Тут пришла подвозка — небольшой фургончик на гусеничном ходу, размалеванный сторожевой символикой — скрещенными ключами да мохнатыми глазами. Этакое возло. Ездит на солнечной энергии, называется «солнух». Нехотя очутились внутри шарабана, хмуро расселись на ребристые металлические скамейки. Шнеур-Залман выполз на крыльцо, задергался в прощальном мановении:
— Хрисдуйтя с Лазарем!
Поехали. Город быстро закончился — ухоженные газоны, подстриженные кустарники, цветущая древесина, белые нарядные дома в зелени, узорные кованые решетки в парадном — жилища знатной административной обслуги — все внезапно обрывалось, как будто отобрали шмат сладкого. И начиналась пустыня — арава, красная зона, что засевалась и прорастала усобицами. Хмарь, красноватый, ржавый песок. Мостовая исчезла. Приятно не стало. Гусеницы заскрежетали по разбитым бетонным плитам старой якирской дороги, тянущейся через пески от Города к Саду, — и дальше прямиком в Горелые Земли, куда никто в здравом сознании не добирался.
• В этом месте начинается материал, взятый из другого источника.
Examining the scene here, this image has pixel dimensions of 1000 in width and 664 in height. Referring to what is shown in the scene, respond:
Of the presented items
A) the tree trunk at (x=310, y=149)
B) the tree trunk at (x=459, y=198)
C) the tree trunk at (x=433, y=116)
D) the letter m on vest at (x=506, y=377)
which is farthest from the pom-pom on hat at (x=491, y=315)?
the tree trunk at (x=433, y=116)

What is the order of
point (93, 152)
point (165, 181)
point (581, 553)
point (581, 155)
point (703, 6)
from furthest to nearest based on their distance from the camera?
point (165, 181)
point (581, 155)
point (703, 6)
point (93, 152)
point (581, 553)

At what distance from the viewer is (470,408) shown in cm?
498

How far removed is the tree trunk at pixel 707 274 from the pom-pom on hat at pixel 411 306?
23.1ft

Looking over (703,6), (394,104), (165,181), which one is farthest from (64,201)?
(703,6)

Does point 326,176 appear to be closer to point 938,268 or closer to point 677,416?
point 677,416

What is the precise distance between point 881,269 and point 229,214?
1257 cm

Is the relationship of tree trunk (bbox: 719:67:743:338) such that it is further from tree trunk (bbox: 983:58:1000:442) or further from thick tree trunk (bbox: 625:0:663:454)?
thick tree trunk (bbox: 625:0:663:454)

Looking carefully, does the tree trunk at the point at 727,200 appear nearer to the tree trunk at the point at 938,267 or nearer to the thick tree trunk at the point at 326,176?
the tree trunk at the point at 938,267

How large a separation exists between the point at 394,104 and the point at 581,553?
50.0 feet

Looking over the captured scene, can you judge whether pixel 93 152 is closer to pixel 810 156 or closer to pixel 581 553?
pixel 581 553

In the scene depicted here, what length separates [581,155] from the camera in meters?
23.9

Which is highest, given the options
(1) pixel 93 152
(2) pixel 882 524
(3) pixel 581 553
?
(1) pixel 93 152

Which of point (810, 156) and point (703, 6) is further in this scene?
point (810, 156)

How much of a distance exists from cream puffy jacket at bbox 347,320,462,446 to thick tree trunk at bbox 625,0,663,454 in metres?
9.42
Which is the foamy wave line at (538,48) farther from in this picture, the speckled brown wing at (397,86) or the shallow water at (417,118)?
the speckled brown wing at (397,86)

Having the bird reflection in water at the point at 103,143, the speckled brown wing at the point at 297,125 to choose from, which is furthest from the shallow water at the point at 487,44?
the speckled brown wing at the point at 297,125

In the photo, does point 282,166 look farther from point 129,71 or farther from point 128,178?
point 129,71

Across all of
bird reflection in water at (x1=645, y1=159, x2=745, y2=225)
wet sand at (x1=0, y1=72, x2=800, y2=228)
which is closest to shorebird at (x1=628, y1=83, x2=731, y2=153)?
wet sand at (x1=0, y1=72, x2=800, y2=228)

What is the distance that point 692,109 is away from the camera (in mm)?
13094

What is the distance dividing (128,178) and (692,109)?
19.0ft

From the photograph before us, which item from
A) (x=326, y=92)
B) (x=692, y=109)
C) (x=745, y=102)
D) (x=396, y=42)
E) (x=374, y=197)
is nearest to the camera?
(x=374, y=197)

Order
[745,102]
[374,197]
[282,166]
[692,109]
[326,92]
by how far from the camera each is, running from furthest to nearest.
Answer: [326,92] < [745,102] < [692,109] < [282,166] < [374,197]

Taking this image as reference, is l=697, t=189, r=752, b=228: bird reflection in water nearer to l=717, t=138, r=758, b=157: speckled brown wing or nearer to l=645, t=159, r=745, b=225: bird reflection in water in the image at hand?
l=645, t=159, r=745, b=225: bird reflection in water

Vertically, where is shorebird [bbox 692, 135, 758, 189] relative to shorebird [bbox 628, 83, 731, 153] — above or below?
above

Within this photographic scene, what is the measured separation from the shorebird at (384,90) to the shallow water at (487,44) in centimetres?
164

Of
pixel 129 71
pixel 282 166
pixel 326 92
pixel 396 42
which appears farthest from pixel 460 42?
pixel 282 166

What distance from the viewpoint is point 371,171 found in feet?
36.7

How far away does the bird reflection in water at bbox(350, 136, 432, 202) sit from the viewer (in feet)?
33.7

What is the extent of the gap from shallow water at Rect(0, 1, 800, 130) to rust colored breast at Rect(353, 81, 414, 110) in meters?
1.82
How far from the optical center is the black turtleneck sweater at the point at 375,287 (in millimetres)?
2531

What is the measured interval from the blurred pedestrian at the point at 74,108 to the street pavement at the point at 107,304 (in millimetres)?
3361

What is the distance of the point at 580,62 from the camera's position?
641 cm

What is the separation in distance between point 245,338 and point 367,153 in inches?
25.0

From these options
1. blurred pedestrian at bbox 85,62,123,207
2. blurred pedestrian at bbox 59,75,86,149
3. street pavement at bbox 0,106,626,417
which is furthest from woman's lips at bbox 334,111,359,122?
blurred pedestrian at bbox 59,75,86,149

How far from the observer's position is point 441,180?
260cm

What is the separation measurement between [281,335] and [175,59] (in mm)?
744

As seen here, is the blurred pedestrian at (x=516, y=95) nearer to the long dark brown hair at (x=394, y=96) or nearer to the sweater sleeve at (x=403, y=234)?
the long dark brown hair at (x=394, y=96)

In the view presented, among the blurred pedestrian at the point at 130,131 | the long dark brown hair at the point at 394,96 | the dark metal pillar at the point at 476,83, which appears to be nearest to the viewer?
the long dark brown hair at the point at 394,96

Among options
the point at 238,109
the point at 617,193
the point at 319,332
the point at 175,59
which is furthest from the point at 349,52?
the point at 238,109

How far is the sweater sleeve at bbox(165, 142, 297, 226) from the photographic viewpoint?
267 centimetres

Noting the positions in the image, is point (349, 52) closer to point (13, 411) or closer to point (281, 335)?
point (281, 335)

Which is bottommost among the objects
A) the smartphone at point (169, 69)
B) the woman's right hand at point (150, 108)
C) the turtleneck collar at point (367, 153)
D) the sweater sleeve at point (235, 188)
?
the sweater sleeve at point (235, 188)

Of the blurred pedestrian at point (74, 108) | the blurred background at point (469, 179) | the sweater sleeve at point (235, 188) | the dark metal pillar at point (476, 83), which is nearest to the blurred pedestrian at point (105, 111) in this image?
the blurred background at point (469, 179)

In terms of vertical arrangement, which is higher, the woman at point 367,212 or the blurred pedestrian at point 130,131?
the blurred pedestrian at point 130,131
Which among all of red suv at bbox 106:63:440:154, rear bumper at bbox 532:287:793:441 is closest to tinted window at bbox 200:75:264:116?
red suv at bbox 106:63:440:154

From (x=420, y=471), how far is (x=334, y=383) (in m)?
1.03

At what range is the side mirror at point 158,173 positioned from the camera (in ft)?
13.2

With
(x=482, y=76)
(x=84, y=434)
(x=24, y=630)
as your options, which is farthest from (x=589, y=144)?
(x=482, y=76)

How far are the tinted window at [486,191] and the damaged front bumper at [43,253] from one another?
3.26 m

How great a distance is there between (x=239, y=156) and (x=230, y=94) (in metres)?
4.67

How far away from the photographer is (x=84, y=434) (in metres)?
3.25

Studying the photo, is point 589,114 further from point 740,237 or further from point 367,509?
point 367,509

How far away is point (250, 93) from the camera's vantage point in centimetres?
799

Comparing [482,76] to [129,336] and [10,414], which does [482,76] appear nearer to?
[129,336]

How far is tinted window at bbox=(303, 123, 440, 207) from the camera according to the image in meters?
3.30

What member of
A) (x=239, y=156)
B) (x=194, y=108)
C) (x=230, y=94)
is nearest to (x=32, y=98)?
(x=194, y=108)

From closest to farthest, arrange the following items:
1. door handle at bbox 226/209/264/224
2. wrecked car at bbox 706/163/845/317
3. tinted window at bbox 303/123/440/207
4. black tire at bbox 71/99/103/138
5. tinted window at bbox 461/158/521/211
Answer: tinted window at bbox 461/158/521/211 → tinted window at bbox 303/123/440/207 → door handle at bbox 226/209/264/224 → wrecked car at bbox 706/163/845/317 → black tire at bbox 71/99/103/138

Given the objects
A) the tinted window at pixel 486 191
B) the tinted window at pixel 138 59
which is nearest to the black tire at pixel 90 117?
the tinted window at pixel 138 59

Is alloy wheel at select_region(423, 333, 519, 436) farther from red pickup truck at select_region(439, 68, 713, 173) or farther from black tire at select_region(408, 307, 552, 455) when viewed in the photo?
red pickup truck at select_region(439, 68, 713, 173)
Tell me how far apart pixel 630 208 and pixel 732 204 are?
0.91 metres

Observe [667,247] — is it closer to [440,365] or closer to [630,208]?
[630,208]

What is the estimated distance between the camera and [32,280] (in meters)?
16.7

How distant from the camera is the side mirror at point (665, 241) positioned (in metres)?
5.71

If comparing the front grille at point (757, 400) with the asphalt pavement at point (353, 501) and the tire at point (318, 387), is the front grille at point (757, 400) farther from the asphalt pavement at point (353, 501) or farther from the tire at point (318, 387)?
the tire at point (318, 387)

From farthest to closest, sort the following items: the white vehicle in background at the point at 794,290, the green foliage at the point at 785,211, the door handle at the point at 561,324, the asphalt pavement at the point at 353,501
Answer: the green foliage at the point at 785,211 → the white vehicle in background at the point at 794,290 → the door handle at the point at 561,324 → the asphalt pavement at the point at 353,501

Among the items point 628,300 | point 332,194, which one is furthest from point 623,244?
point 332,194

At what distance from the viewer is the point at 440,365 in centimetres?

Сквозь дыры в брезенте фургона было видно — туман, похожий на серую клочковатую матрасную вату, висел, киселился в низинах, поросших редким колючим кустарником. «Уж утро на, пора на Стра», — посвистывал Иль. И ведь суждено изо дня в ночь… Ибо бренно бревно бытия — бросить бы к Буру, брести налегке, достойно, пустынно, уминая манну…
Звезда Солнце зависала над подвозкой, палила, как, нехорошо сказать, печь-лихоманка. Балдоха пархова. Никогда не потухнет этот огненный шар, насылающий стрелы горячих лучей. Свет сверху, из огурцов. Средидневный вар! Денница, жараза, злосчастие. Сплошной негев, в лаг… И солнце разогретой манной кашей… Марево, комки марьиванны: «Не стреляйте в воздух — он дрожит, как может». A-а, чтоб вас разорвало с вашими аразами!